Garth answered slowly. "A lot can be learned in two million years. It is not impossible. You, the you that really exists, your mind, your consciousness, is a movement of thought within a suitable medium. Evolution provided a chemical medium, a mass of tissue, your brain. That is all you really are, the movement of current within your brain cells.... The men who came two million years after us found a better medium than the brain. Upon that better medium, they impressed their thinking."
Garth hesitated, and when he spoke, it was not to Martin, but to someone else.
"Is that not right?"
There was a rustle in the air. A voice whispered.

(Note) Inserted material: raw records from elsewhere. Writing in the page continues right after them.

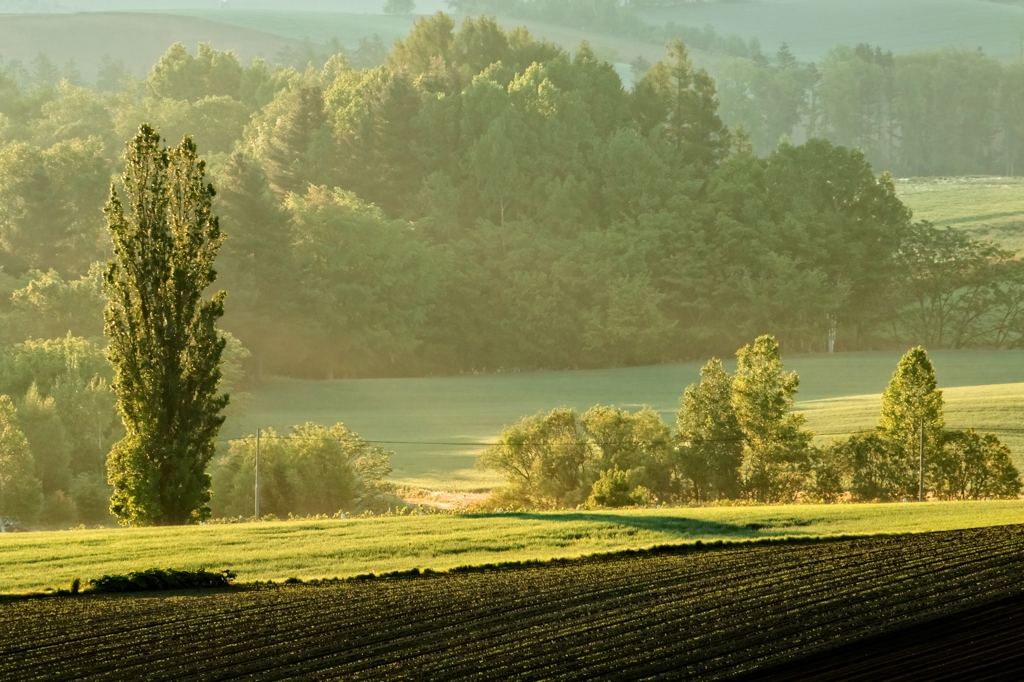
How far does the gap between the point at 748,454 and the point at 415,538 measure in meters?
12.8

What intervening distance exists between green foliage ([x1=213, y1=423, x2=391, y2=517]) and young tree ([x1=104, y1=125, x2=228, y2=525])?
27.9 ft

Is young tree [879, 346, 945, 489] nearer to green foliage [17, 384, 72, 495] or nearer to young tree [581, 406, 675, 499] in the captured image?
young tree [581, 406, 675, 499]

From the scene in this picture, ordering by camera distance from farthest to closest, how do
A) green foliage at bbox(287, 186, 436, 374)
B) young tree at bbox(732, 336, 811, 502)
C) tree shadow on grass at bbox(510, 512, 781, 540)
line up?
green foliage at bbox(287, 186, 436, 374), young tree at bbox(732, 336, 811, 502), tree shadow on grass at bbox(510, 512, 781, 540)

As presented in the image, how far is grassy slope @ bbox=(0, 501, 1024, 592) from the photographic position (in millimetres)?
13094

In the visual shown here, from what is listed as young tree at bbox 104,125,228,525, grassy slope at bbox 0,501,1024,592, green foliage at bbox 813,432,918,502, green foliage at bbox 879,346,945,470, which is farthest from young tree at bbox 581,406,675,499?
young tree at bbox 104,125,228,525

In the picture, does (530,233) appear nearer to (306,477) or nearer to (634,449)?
(306,477)

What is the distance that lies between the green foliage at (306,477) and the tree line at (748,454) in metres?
3.39

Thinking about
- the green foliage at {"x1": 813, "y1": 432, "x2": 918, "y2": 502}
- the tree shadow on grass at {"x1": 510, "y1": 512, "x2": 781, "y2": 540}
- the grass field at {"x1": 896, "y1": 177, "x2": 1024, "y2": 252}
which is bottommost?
the green foliage at {"x1": 813, "y1": 432, "x2": 918, "y2": 502}

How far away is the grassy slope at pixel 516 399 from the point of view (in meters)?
35.5

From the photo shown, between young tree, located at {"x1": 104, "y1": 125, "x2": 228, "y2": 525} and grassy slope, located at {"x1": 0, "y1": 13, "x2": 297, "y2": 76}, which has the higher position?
grassy slope, located at {"x1": 0, "y1": 13, "x2": 297, "y2": 76}

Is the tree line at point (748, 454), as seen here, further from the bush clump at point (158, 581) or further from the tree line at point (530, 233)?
the tree line at point (530, 233)

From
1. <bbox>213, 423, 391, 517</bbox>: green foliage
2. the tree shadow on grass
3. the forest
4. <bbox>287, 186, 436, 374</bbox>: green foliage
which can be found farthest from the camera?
the forest

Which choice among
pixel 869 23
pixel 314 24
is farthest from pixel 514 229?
pixel 869 23

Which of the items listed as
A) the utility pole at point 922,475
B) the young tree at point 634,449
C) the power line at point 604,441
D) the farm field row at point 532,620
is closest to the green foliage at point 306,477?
the power line at point 604,441
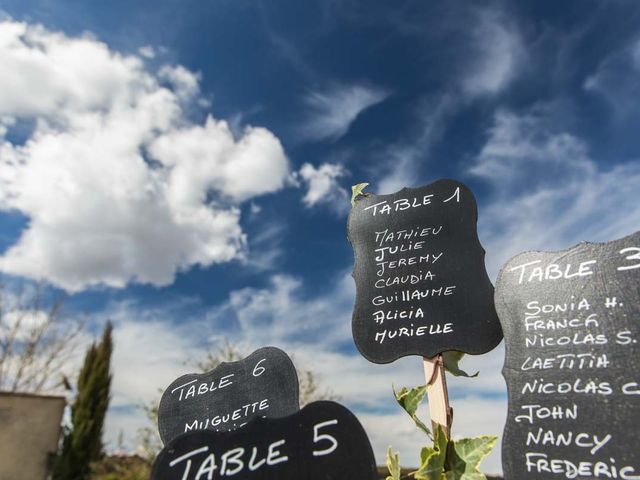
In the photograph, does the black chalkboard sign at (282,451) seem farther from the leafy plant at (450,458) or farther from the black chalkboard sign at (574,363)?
the black chalkboard sign at (574,363)

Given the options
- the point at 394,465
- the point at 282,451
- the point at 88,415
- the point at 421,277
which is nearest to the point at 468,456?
the point at 394,465

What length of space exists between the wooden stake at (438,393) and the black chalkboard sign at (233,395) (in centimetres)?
53

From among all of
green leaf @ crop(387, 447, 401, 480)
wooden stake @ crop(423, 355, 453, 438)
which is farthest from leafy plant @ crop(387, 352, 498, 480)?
wooden stake @ crop(423, 355, 453, 438)

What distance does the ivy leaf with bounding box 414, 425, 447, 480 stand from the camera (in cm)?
157

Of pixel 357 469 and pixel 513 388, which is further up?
pixel 513 388

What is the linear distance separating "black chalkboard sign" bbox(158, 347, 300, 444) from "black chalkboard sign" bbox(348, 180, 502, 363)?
1.18ft

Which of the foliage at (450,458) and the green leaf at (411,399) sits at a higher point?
the green leaf at (411,399)

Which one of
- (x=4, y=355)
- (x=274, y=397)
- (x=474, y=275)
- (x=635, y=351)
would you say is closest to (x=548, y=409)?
(x=635, y=351)

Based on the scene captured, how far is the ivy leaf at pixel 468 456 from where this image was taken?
1.59 metres

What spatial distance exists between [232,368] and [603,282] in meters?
1.50

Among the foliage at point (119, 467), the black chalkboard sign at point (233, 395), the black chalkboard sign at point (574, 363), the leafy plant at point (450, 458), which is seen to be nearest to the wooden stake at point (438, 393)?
the leafy plant at point (450, 458)

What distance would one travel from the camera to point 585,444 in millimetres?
1425

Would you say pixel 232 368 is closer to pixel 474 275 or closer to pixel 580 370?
pixel 474 275

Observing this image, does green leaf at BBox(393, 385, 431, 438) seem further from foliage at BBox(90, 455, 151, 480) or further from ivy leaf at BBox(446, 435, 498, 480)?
foliage at BBox(90, 455, 151, 480)
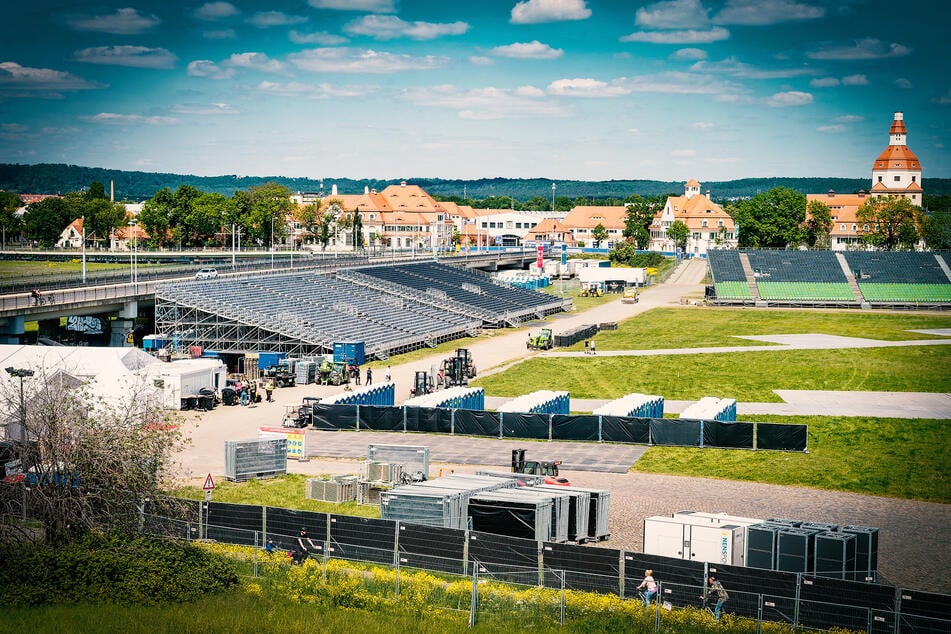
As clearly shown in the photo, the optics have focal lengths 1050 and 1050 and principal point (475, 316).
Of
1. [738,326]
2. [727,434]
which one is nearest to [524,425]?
[727,434]

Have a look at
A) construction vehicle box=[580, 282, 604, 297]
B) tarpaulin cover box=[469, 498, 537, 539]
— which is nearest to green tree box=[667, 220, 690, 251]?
construction vehicle box=[580, 282, 604, 297]

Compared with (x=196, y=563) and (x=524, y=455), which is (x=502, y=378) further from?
(x=196, y=563)

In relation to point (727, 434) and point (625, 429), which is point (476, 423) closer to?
point (625, 429)

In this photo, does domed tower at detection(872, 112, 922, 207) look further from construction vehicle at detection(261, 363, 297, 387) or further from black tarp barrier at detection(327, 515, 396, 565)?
black tarp barrier at detection(327, 515, 396, 565)

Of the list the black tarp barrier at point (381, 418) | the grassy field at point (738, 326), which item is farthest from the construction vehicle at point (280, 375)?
the grassy field at point (738, 326)


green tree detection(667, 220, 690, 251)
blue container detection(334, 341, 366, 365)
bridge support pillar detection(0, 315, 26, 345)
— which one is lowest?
blue container detection(334, 341, 366, 365)
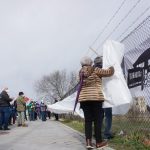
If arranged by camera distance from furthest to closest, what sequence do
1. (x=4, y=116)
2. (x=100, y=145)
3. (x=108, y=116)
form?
(x=4, y=116), (x=108, y=116), (x=100, y=145)

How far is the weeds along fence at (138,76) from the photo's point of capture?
8538 millimetres

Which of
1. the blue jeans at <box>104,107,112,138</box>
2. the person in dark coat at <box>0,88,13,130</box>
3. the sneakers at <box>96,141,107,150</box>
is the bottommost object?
the sneakers at <box>96,141,107,150</box>

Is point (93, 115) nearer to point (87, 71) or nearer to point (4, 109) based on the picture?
point (87, 71)

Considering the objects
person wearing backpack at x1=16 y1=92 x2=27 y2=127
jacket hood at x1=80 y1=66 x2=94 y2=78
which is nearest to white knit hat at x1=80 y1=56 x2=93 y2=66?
jacket hood at x1=80 y1=66 x2=94 y2=78

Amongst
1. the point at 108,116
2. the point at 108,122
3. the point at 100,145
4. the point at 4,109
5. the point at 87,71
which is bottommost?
the point at 100,145

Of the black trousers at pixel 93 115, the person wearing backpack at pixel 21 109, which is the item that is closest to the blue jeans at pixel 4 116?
the person wearing backpack at pixel 21 109

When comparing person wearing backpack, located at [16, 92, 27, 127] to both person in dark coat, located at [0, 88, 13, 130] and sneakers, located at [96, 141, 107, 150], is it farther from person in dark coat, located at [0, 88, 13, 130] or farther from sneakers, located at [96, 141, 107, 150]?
sneakers, located at [96, 141, 107, 150]

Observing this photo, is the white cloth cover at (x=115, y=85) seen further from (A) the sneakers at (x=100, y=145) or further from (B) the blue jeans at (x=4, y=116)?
(B) the blue jeans at (x=4, y=116)

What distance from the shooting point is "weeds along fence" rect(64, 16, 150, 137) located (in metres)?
8.54

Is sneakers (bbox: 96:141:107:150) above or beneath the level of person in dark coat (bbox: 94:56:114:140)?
beneath

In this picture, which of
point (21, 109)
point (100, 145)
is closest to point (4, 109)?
point (21, 109)

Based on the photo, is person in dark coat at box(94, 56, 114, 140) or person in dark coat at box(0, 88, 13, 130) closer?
person in dark coat at box(94, 56, 114, 140)

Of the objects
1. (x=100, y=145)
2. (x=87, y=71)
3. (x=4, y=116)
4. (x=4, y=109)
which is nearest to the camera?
(x=100, y=145)

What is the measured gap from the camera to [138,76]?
905 cm
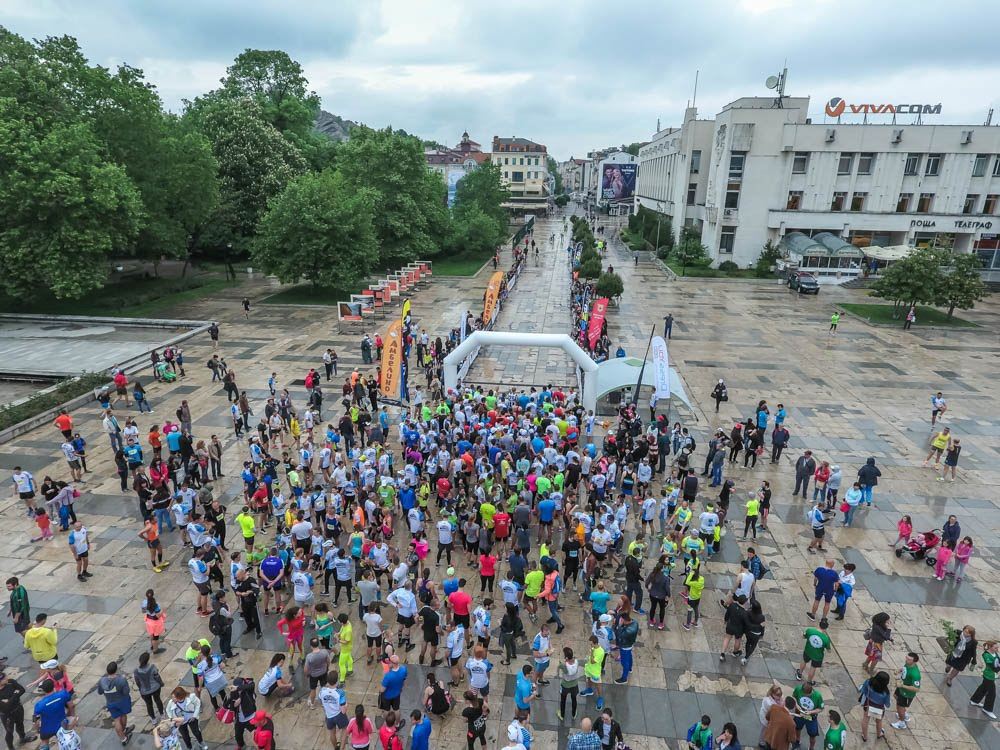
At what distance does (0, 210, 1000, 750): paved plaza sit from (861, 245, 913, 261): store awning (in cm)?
1935

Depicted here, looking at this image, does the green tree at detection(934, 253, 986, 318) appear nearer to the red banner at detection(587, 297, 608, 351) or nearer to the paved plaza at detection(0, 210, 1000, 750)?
the paved plaza at detection(0, 210, 1000, 750)

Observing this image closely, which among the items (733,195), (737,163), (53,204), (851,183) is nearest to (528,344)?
(53,204)

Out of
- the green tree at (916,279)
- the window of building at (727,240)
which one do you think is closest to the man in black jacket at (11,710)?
the green tree at (916,279)

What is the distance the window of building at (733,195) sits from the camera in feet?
183

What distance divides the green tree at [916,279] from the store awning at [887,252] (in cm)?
1560

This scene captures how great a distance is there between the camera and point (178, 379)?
2553cm

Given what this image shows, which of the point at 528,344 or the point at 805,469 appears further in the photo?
the point at 528,344

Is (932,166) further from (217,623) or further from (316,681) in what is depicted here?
(217,623)

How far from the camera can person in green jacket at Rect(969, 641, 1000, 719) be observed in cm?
955

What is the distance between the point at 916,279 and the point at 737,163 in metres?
24.5

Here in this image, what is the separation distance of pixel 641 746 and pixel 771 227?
55.0m

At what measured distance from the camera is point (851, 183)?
2096 inches

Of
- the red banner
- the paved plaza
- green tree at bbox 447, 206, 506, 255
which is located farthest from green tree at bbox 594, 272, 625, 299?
green tree at bbox 447, 206, 506, 255

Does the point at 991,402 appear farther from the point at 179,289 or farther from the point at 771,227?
the point at 179,289
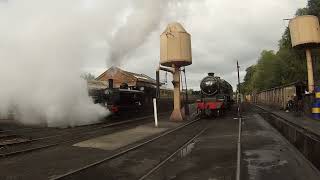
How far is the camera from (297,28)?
30.2 m

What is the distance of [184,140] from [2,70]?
35.1ft

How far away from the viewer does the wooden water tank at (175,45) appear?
99.6 ft

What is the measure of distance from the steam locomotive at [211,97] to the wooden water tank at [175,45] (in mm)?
4186

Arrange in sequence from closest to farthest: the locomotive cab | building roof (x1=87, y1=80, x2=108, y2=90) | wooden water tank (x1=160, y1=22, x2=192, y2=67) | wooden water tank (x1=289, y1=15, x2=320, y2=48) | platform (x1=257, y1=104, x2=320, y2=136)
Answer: platform (x1=257, y1=104, x2=320, y2=136), wooden water tank (x1=289, y1=15, x2=320, y2=48), wooden water tank (x1=160, y1=22, x2=192, y2=67), the locomotive cab, building roof (x1=87, y1=80, x2=108, y2=90)

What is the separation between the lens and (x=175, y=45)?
99.8ft

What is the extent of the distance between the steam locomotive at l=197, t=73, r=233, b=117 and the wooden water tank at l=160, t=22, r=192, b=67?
165 inches

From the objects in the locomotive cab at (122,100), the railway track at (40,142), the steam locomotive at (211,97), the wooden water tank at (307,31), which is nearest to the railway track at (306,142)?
the railway track at (40,142)

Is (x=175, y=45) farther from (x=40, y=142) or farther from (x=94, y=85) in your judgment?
(x=40, y=142)

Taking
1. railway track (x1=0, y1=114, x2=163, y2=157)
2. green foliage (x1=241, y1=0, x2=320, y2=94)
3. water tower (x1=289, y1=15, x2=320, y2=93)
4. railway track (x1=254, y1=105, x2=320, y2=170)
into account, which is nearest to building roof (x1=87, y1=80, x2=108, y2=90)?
railway track (x1=0, y1=114, x2=163, y2=157)

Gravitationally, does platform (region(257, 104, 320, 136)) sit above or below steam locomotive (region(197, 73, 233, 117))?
below

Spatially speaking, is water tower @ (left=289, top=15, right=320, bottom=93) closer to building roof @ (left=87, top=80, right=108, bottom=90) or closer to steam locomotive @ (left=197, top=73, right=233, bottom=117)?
steam locomotive @ (left=197, top=73, right=233, bottom=117)

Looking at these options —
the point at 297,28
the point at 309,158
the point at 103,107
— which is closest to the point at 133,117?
the point at 103,107

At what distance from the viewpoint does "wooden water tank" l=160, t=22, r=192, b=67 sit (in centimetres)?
3034

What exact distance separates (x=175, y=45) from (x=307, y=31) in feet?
31.0
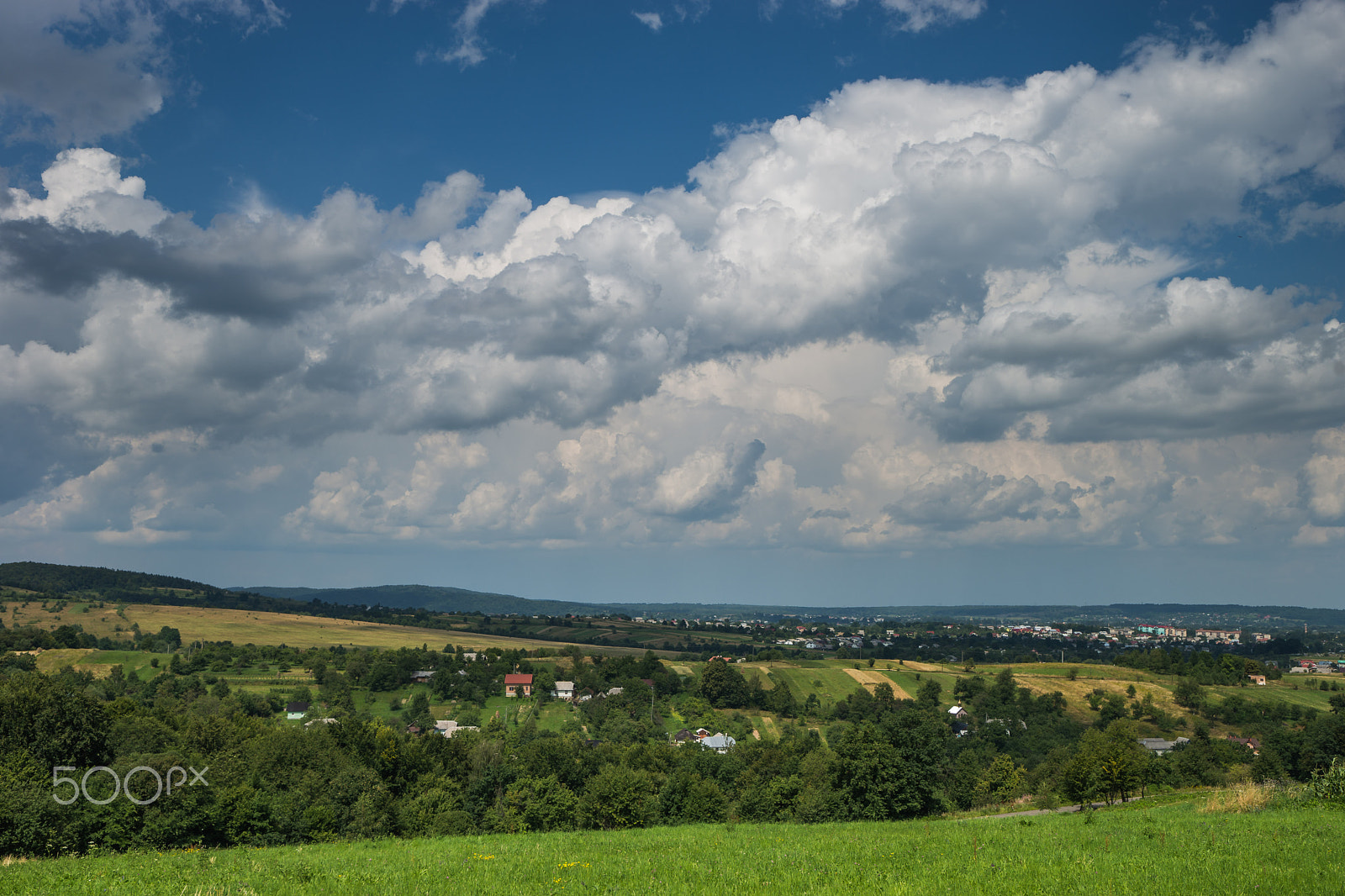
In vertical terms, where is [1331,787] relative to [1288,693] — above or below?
above

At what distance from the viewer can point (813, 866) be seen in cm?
1698

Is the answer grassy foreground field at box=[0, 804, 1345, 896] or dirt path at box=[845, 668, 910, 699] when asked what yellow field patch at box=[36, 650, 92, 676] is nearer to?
grassy foreground field at box=[0, 804, 1345, 896]

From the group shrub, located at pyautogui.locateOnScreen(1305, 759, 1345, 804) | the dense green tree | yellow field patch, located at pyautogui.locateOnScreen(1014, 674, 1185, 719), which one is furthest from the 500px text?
yellow field patch, located at pyautogui.locateOnScreen(1014, 674, 1185, 719)

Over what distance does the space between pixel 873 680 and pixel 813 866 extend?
178m

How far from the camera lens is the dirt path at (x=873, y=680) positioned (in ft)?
545

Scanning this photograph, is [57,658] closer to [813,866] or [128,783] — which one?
[128,783]

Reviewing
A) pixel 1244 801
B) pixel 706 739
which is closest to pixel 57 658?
pixel 706 739

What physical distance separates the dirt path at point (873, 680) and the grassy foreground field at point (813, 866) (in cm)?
14906

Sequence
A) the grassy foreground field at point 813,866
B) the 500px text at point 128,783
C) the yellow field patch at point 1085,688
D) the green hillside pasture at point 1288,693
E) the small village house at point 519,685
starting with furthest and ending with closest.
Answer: the small village house at point 519,685 < the yellow field patch at point 1085,688 < the green hillside pasture at point 1288,693 < the 500px text at point 128,783 < the grassy foreground field at point 813,866

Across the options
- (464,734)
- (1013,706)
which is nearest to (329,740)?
(464,734)

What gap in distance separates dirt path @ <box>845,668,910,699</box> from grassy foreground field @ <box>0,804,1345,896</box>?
149m

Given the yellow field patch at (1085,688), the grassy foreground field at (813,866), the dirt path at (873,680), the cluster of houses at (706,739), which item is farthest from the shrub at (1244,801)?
the dirt path at (873,680)

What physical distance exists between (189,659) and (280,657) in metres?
27.2

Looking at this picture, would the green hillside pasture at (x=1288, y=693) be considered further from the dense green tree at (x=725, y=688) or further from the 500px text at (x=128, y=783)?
the 500px text at (x=128, y=783)
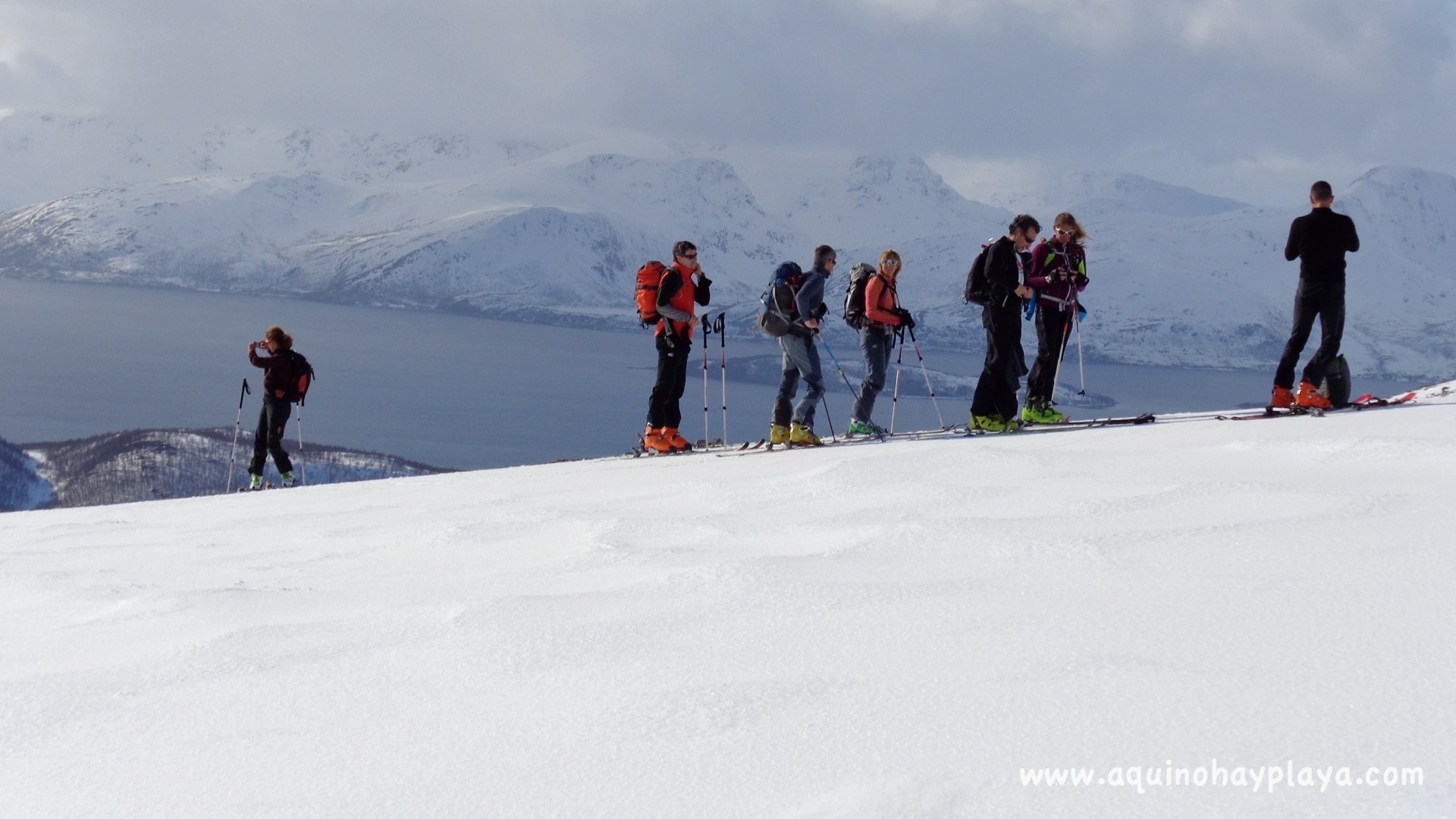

"In essence, that is correct. It was not so simple as that, but you have the underlying thought. In the year that we have yet to live, we will teach you the process. Perhaps you may discover our error. Perhaps you will want to use other methods. We cannot advise on that point. The only thing that matters is that the race must go on to whatever is its ultimate destiny."
Sighing with the pulse of failing energy, the whisper ceased.
The group stirred again, moving restlessly.
"I'm sorry," Garth spoke, "that I did not ask your permission to bring you here. But I had no choice. If I had asked for volunteers to repopulate the world of two million years from our time, you would have concluded I was crazy. So I had to bring you here without consulting you."
They didn't seem to hear him. They stirred uneasily. All malice was gone out of them. Only unease and trembling wonder were left.
Martin twisted. He spoke.
"We have to rebuild—to repopulate—a world. That's why we're here?"
Garth swallowed, fighting the lump in his throat. He nodded.
"It seems hard to understand, sir," Martin said. "But what can I do to help?"
The lump in Garth's throat rose so high he could not swallow it.
A bulky figure in uniform came out of the crowd. "What can I do, Mr. Garth, to help?"
There was a confused babble of voice. "What can we do, Mr. Garth, to help?"
In that babble he heard only one voice, that of the girl at his side, asking what she might do.
"You might remember," he answered, "that—that my name is Lee."
And when, during the shadow night that followed, the descendents of the dogs the race had left behind them howled on the hills for their lost masters, now there came an answer. Men whistled to them. Slowly, hesitantly, fearfully, but gaining confidence as the whistles of men roused half lost memories, the dogs came down from the hills to their new masters.
Here and there, upon this earth, are fields.